Karşı karşıya olduğumuz durum yeni bir '367 skandalı' ve '411 vakası'dır. Dün Anayasa Mahkemesi sahnedeydi, bugün seçim öncesinde YSK. Yarın, 'seçime ne gerek var, biz yargıçlar zaten yönetiyoruz ülkeyi' diyecekler korkarım.
Öncesinden konuşulmadı, cin fikirli bir eski savcı bunu yüksek sesle telaffuz etmedi, ama besbelli ki bir cinfikirli yine çıkmış. Anlaşılan bazı bürokratik 'dokunulmazlar' seçimleri mahkemelik yapmak istiyorlar.
Seçim çalışmalarının duayeni Tarhan Erdem de böyle diyor, ama YSK'nın yanlış yorumunda bile suçu siyasilere yıkıyor. Türkçe üstadı Hakkı Devrim de benzer bir tepki vererek yasakoyucuyu sorumlu tutuyor bu kargaşadan. Bu duayen gazetecilere sormak istiyorum: Yukarıdaki kanun maddesi YSK'nın yorumladığı biçimde anlaşılabilir mi Allah aşkına? Biraz Türkçe bilen herkes bu cümlede ne yazıldığını, ne kastedildiğini, gerekli kimlik belgelerinin ve YSK'nın görevinin ne olduğunu anlar.

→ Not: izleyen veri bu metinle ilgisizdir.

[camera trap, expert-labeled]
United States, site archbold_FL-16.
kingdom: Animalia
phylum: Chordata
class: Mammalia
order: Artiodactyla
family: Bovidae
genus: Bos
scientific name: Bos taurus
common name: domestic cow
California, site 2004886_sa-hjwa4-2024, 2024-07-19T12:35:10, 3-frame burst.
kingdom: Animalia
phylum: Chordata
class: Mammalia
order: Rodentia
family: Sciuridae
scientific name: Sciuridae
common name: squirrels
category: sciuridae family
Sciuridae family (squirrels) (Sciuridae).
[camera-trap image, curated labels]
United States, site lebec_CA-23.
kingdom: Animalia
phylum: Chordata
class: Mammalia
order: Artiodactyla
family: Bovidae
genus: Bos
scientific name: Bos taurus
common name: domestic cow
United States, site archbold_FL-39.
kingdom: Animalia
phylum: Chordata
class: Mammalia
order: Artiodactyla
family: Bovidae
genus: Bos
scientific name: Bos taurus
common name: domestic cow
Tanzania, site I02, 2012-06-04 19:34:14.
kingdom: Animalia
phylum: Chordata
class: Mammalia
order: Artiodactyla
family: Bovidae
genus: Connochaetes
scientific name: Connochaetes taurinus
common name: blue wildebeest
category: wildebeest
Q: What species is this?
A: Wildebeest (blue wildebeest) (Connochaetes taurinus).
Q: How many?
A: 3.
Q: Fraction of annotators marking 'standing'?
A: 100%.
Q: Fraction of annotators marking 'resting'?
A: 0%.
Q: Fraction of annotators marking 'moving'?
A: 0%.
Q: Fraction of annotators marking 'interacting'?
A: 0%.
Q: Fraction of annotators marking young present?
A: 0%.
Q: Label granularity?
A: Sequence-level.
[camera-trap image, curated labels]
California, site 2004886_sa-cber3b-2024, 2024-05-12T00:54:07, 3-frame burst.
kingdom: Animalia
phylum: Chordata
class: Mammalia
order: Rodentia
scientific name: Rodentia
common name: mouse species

YSK kararının akıl ve hukukla izah edilir bir tarafı yok. Vatandaşın oy verme hakkını gasp eden bir yargı kararı olabilir mi? Olur; bürokrasinin vatandaşa zulmü genetikse olur, sandıktan çıkan sonuca 'buna milli irade diyemiyorum' ittifakının elemanlarını biliyorsanız, olur.
YSK üyeleri ya Türkçe bilmiyor ya da niyet başka. Anlaşılan yine birileri 'durumdan vazife çıkartıp' demokrasinin önünü tıkamaya çalışıyor.